> **MATERIALS PROVIDED**:
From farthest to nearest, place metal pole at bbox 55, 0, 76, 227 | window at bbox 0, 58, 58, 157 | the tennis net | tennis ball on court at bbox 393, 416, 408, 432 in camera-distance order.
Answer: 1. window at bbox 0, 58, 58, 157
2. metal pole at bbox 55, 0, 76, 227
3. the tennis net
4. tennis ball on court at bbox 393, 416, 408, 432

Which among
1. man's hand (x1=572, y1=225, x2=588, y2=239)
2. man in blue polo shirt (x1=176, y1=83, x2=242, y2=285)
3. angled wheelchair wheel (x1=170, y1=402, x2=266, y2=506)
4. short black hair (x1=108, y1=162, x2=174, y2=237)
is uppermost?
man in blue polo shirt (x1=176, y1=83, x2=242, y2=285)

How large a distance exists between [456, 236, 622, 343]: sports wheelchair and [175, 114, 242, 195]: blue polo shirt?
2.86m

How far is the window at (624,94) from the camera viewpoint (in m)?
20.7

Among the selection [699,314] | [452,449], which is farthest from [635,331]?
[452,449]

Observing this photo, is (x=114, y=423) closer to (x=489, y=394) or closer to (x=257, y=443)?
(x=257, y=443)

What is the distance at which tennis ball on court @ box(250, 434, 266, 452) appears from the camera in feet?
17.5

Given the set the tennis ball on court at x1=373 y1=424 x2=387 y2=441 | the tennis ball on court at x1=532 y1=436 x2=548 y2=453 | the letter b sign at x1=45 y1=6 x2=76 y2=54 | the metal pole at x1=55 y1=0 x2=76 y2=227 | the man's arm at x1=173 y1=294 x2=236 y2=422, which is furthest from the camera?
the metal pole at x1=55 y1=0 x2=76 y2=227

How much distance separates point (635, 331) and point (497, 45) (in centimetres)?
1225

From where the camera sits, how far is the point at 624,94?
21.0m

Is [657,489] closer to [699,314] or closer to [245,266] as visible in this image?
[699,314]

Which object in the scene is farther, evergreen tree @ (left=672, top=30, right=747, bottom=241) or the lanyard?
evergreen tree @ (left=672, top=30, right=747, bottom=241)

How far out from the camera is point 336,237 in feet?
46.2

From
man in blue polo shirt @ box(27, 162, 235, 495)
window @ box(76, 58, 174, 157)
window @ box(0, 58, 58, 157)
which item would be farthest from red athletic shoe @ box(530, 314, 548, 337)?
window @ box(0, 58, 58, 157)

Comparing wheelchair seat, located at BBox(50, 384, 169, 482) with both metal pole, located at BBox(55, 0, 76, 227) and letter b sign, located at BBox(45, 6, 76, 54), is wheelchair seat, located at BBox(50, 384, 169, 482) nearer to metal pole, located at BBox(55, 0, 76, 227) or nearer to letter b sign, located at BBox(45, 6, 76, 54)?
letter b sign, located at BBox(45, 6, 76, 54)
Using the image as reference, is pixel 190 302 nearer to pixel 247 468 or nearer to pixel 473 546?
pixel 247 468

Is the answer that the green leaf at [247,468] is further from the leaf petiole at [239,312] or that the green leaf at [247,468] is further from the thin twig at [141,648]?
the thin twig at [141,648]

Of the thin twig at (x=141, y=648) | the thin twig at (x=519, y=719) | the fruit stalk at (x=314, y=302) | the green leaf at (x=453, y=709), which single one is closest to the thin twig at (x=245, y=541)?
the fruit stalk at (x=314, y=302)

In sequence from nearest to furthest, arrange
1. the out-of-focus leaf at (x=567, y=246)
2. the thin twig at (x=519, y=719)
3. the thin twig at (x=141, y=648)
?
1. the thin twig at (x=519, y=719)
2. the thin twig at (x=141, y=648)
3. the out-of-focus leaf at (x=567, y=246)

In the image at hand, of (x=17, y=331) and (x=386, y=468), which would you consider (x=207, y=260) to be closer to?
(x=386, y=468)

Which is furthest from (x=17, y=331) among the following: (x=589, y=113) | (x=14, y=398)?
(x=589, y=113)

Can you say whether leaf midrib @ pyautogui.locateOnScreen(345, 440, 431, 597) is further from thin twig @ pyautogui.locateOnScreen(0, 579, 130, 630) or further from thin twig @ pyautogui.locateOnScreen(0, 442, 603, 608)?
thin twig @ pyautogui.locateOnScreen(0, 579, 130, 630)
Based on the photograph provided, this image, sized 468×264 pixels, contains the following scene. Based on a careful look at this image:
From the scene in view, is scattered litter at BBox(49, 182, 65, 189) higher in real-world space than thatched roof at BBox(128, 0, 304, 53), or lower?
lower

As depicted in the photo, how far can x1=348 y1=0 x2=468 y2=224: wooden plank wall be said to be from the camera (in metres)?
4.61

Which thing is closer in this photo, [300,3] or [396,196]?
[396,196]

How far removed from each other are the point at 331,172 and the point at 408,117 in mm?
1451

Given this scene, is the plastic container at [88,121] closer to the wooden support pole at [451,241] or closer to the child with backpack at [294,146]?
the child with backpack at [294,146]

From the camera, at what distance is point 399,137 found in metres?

> **WHAT THIS TASK INVOLVES**: Copy out all of the data above word for word, leaving nothing out and changing nothing.

> **EXERCISE RESULT**:
From farthest to nearest, place metal pole at bbox 55, 0, 76, 227 | window at bbox 0, 58, 58, 157 | the tennis net | tennis ball on court at bbox 393, 416, 408, 432 in camera-distance order.
Answer: 1. window at bbox 0, 58, 58, 157
2. metal pole at bbox 55, 0, 76, 227
3. the tennis net
4. tennis ball on court at bbox 393, 416, 408, 432

Which among
1. man's hand (x1=572, y1=225, x2=588, y2=239)
2. man in blue polo shirt (x1=176, y1=83, x2=242, y2=285)
3. angled wheelchair wheel (x1=170, y1=402, x2=266, y2=506)
4. short black hair (x1=108, y1=162, x2=174, y2=237)
is uppermost?
man in blue polo shirt (x1=176, y1=83, x2=242, y2=285)

How large a distance exists between [456, 236, 622, 343]: sports wheelchair and [175, 114, 242, 195]: blue polo shirt?
2.86m

How far is the window at (624,94) from the camera viewpoint (in m)?
20.7

Among the selection [699,314] | [452,449], which is farthest from [635,331]?
[452,449]

Observing this photo, is (x=114, y=423) closer to (x=489, y=394) or closer to (x=257, y=443)?
(x=257, y=443)

What is the distance at which tennis ball on court @ box(250, 434, 266, 452) appears from the camera in feet?
17.5

Given the set the tennis ball on court at x1=373 y1=424 x2=387 y2=441 | the tennis ball on court at x1=532 y1=436 x2=548 y2=453 | the letter b sign at x1=45 y1=6 x2=76 y2=54 | the metal pole at x1=55 y1=0 x2=76 y2=227 | the man's arm at x1=173 y1=294 x2=236 y2=422, which is furthest from the camera?
the metal pole at x1=55 y1=0 x2=76 y2=227

How much distance separates point (635, 331) and point (497, 45) (in centimetres)?
1225

From where the camera sits, how far is the point at 624,94?
21.0m

Is [657,489] closer to [699,314] or closer to [245,266] as visible in this image?
[699,314]

Which object in the scene is farther, evergreen tree @ (left=672, top=30, right=747, bottom=241) or the lanyard?
evergreen tree @ (left=672, top=30, right=747, bottom=241)

How far out from the camera is point 336,237 in feet?
46.2

From
man in blue polo shirt @ box(27, 162, 235, 495)
window @ box(76, 58, 174, 157)
window @ box(0, 58, 58, 157)
which item would be farthest from red athletic shoe @ box(530, 314, 548, 337)?
window @ box(0, 58, 58, 157)

Comparing wheelchair seat, located at BBox(50, 384, 169, 482) with both metal pole, located at BBox(55, 0, 76, 227) and letter b sign, located at BBox(45, 6, 76, 54), is wheelchair seat, located at BBox(50, 384, 169, 482) nearer to metal pole, located at BBox(55, 0, 76, 227) or nearer to letter b sign, located at BBox(45, 6, 76, 54)?
letter b sign, located at BBox(45, 6, 76, 54)
Using the image as reference, is pixel 190 302 nearer to pixel 247 468 or nearer to pixel 473 546?
pixel 247 468

Is the answer that the green leaf at [247,468] is further from the leaf petiole at [239,312] or that the green leaf at [247,468] is further from the thin twig at [141,648]?
the thin twig at [141,648]

Of the thin twig at (x=141, y=648) | the thin twig at (x=519, y=719) | the fruit stalk at (x=314, y=302) | the green leaf at (x=453, y=709), which single one is closest to the thin twig at (x=245, y=541)?
the fruit stalk at (x=314, y=302)

In sequence from nearest to furthest, arrange
1. the out-of-focus leaf at (x=567, y=246)
2. the thin twig at (x=519, y=719)
3. the thin twig at (x=141, y=648)
?
1. the thin twig at (x=519, y=719)
2. the thin twig at (x=141, y=648)
3. the out-of-focus leaf at (x=567, y=246)

In the image at hand, of (x=17, y=331) and (x=386, y=468), which would you consider (x=207, y=260) to be closer to?
(x=386, y=468)

Which is furthest from (x=17, y=331) among the following: (x=589, y=113) | (x=14, y=398)?
(x=589, y=113)

Can you say whether leaf midrib @ pyautogui.locateOnScreen(345, 440, 431, 597) is further from thin twig @ pyautogui.locateOnScreen(0, 579, 130, 630) or further from thin twig @ pyautogui.locateOnScreen(0, 442, 603, 608)?
thin twig @ pyautogui.locateOnScreen(0, 579, 130, 630)
Based on the photograph provided, this image, sized 468×264 pixels, contains the following scene. Based on a careful look at this image:
From the scene in view, is scattered litter at BBox(49, 182, 65, 189) higher in real-world space than thatched roof at BBox(128, 0, 304, 53), or lower?
lower

As depicted in the photo, how far can x1=348 y1=0 x2=468 y2=224: wooden plank wall be said to be from the camera (in metres)?
4.61

Which thing is closer in this photo, [300,3] or [396,196]?
[396,196]

How far removed from each other are the point at 331,172 and the point at 408,117 in mm?
1451

Given this scene, is the plastic container at [88,121] closer to the wooden support pole at [451,241] or closer to the child with backpack at [294,146]?
the child with backpack at [294,146]

From the camera, at what distance is point 399,137 found in metres?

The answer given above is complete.